You can see the videotapes on Time magazine’s homepage. Sorry, I can’t get a link to the specific videotape; go to Time’s homepage, scroll down, and in the left-hand column under the heading “Multimedia” look for a video titled “Hidden Camera Controversy On Iowa’s Chicken Farms.”
http://www.time.com/time/
Roger Rabbit Commentary: The bottom line is that the Iowa Republicans’ response to videotapes exposing animal abuse on Iowa chicken farms is to try to pass a law censoring the activists and videotapes. That’s not an agenda I’d vote for if I were a chicken. I’m not a chicken, I’m a rabbit, but I won’t vote for that agenda anyway; because, for all I know, rabbit farms may be next.
Roger Rabbit spews:
As the Time segment shows, Iowa’s big corporate farmers are responding to the videotapes of animal abuse by requiring job applicants to disclose on job application forms whether they’ve ever been affiliated with an animal welfare group. And, as I said above, Iowa Republicans want to make it a criminal offense for an applicant for a farm job to lie to the farmer about being an animal welfare activist.
Roger Rabbit spews:
Of course, it goes without saying that if you don’t buy Iowa eggs or pork, your money won’t support these corporations. Nor will your money be used to make campaign contributions to Republican legislators who try to pass censorship laws.
Roger Rabbit spews:
Mrs. Rabbit makes me pay 5 bucks a dozen for cage-free eggs. If I buy the cheap eggs, she won’t eat ’em. I’m starting to really appreciate Mrs. Rabbit. She’s a better rabbit than I give her credit for.
Pete spews:
@3 What a stupid law. Just claim that it was working at the farm that made me become an animal rights activist. It’s certainly plausible.

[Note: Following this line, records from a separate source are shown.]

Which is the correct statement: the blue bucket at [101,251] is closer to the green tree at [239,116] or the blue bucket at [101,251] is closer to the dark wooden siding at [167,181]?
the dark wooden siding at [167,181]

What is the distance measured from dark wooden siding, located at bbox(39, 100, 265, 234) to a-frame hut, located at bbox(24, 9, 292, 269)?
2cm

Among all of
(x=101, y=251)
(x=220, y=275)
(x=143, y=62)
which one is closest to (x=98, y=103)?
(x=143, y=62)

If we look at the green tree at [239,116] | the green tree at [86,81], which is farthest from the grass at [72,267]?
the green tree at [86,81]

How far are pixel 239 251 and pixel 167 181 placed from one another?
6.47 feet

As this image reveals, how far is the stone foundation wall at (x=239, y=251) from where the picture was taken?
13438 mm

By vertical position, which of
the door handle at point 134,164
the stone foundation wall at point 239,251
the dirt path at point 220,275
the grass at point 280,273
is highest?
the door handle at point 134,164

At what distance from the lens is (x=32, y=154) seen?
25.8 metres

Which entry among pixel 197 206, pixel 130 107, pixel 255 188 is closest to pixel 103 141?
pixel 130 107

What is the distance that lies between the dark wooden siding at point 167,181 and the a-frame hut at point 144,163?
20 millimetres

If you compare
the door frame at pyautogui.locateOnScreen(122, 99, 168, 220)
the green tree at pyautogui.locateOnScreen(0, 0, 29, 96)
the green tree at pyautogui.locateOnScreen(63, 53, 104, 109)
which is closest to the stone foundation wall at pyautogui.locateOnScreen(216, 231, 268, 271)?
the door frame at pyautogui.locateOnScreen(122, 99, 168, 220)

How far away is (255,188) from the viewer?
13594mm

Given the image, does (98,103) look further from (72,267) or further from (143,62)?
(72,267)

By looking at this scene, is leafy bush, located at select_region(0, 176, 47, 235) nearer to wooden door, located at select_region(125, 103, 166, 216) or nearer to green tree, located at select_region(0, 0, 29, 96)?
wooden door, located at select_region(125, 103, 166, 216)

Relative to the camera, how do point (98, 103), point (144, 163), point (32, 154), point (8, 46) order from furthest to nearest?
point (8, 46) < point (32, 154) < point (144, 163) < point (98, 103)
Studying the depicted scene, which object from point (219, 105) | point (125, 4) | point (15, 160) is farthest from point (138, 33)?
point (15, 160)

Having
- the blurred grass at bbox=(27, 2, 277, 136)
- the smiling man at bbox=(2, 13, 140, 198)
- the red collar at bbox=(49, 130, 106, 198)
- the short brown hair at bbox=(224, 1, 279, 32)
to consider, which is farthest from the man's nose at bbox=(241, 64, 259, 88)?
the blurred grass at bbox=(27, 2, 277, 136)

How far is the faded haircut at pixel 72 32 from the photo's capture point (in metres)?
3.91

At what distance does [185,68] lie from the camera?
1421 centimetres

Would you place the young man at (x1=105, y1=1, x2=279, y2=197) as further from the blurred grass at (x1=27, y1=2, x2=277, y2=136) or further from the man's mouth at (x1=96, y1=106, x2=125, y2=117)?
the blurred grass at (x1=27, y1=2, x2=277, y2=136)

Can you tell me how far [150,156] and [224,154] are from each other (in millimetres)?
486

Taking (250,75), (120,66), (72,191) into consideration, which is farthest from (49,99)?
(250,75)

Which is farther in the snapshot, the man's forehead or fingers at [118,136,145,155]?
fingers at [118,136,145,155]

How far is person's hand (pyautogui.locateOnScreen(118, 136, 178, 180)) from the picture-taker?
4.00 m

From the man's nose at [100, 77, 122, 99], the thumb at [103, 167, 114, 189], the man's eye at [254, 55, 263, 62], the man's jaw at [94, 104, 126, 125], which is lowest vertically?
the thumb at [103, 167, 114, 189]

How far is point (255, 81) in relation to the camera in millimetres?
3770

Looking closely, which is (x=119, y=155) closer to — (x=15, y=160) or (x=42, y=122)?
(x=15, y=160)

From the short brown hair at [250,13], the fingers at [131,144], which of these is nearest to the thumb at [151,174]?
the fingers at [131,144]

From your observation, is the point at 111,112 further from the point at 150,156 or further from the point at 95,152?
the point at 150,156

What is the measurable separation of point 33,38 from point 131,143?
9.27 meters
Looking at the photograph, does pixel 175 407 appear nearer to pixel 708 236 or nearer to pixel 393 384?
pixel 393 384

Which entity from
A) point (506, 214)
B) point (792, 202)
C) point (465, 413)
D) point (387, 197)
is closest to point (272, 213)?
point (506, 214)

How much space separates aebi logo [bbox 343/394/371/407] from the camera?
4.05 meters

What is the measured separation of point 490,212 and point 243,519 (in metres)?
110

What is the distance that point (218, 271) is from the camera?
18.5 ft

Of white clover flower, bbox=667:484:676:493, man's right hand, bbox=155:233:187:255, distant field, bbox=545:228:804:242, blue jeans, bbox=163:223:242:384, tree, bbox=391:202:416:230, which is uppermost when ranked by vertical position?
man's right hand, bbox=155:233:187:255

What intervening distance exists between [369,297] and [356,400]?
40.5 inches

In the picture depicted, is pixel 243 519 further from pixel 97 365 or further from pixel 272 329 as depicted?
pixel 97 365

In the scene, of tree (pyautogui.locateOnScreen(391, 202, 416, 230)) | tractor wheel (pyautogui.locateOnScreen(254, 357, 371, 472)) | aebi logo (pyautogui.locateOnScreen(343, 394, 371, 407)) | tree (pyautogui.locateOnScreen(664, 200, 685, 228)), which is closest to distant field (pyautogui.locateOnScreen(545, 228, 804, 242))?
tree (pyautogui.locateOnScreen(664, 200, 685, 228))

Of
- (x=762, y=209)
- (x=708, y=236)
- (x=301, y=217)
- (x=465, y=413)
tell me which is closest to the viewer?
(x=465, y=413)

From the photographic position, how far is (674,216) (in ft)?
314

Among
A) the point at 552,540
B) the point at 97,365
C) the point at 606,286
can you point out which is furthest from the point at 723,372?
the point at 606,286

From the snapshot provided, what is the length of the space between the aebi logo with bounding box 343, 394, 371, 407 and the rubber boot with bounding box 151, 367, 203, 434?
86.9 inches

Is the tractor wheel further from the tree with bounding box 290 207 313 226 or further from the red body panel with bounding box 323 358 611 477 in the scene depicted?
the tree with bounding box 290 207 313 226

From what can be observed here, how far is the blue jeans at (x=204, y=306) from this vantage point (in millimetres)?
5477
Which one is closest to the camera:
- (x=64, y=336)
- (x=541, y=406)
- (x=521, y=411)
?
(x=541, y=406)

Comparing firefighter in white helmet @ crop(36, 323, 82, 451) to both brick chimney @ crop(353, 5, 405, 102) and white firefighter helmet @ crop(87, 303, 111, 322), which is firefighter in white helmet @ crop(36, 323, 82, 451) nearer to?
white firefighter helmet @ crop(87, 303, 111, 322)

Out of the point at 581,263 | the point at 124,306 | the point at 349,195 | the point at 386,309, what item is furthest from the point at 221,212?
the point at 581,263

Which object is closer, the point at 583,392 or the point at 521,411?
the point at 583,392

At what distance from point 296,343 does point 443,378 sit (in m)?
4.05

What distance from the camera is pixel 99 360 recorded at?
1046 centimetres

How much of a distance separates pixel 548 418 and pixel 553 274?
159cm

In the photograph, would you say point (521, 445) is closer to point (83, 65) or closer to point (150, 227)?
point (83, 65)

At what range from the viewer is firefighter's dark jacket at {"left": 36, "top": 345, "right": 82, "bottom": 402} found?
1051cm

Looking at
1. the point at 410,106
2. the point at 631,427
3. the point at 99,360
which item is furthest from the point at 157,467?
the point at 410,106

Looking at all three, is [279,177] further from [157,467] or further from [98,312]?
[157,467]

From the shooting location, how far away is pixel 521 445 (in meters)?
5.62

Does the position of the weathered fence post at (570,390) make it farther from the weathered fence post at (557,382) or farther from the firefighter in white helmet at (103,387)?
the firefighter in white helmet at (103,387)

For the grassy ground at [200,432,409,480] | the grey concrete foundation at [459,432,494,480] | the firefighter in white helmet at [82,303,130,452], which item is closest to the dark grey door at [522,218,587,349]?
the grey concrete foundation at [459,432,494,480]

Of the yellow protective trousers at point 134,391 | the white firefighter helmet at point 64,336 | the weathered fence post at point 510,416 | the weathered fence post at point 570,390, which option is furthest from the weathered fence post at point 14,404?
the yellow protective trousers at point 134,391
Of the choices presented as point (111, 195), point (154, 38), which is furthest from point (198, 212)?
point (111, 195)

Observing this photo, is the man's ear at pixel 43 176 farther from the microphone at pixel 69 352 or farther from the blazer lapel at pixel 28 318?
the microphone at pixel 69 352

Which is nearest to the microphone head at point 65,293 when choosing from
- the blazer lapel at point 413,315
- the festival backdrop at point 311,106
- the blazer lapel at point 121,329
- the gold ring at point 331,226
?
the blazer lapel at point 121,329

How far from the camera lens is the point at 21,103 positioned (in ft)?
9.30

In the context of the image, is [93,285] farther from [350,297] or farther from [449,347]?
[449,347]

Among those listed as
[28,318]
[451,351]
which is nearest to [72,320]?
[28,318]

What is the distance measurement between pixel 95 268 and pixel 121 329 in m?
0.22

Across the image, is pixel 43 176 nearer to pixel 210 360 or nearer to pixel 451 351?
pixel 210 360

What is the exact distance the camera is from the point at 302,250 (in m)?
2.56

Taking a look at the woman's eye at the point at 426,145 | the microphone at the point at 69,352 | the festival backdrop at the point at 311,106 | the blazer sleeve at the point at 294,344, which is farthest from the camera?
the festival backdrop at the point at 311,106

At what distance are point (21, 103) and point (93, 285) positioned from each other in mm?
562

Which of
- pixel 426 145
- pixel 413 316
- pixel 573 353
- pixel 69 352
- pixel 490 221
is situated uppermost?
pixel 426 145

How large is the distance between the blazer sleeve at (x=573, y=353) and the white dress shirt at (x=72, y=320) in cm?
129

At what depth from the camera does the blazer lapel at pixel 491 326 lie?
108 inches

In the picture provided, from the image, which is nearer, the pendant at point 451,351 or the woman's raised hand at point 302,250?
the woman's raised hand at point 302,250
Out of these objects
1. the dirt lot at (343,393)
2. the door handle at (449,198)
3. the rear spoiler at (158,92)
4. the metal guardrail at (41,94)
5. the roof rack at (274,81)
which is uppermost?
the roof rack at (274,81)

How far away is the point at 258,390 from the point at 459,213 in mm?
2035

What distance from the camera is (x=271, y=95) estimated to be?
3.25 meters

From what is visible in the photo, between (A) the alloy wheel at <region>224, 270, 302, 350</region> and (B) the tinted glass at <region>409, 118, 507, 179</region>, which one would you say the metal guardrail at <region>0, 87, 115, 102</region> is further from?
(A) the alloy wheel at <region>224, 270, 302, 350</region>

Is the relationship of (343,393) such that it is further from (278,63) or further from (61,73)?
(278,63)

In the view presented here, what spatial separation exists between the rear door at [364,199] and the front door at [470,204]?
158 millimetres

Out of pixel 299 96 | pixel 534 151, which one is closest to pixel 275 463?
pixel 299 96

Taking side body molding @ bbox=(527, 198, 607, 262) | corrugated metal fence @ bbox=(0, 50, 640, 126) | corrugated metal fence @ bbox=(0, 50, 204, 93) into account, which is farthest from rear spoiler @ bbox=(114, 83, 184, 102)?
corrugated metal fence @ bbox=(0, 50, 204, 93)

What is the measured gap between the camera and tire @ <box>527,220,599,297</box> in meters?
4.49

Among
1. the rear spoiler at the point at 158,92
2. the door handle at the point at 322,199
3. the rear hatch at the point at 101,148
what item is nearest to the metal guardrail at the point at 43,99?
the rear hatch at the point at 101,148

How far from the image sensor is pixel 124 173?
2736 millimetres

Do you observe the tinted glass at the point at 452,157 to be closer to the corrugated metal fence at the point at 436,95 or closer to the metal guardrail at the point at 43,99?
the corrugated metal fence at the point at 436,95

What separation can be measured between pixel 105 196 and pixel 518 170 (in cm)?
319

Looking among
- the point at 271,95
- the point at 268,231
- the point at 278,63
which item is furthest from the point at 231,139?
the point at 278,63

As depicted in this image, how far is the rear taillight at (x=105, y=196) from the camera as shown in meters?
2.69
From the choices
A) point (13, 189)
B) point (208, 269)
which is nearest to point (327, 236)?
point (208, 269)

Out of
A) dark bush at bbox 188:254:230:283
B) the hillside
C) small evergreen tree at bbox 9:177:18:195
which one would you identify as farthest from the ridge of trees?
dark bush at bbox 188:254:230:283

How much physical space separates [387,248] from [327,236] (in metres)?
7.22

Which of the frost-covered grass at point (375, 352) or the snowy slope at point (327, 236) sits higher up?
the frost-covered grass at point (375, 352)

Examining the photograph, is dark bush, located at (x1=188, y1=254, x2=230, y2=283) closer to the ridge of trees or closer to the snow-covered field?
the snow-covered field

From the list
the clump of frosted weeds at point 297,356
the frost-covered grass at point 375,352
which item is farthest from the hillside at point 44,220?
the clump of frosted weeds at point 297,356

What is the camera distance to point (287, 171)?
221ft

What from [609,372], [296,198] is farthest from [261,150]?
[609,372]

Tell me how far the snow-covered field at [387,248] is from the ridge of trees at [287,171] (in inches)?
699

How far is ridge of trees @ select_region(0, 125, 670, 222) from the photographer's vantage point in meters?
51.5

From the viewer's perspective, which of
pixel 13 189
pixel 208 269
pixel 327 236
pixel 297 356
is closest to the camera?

And speaking of animal rights…if I were a dog, I’d file for a restraining order against Frank Blethen.
rhp6033 spews:
Like virtually all publishers, the Seattle Times basis it’s ad rates upon it’s number of “paid subscriptions”. Advertising firms and their clients rely upon those numbers, which the publisher is expected to report accurately. Intentional over-reporting would be fraud.
It seems to me that the Seattle Times is engaging in some practices which, at best, toe a fine line when counting the number of paid subscriptions. When the Times pushes me sign up for three or six months of free papers, which I can cancel at the end of that time period without any cost to me, and offers to give me some freebees on the side (umbrellas, frisbees, etc.), it’s become more than a loss-leader or a marketing gimmick. It’s not a paid subscription – it’s value is less than zero. Now, if I don’t cancel and continue to pay for the paper after the free period, THEN it becomes a paid subscription. But not until then.
Now, I don’t know how the Seattle Times accounts for these free papers. If they are counting them as paid subscriptions, I believe that would be wrong.
But on the other end of the “paid subscription” period, I find it interesting that our office continued to receive the Seattle Times for months after it canceled it’s subscription. Another office on the same floor of my building complained that it had been over a year, and they were still receiving the paper.
Which leads me to believe that the Seattle Times itself considers it’s product to have de minimus value, to the point where it is irrelevant whether they deliver it to the customer or not.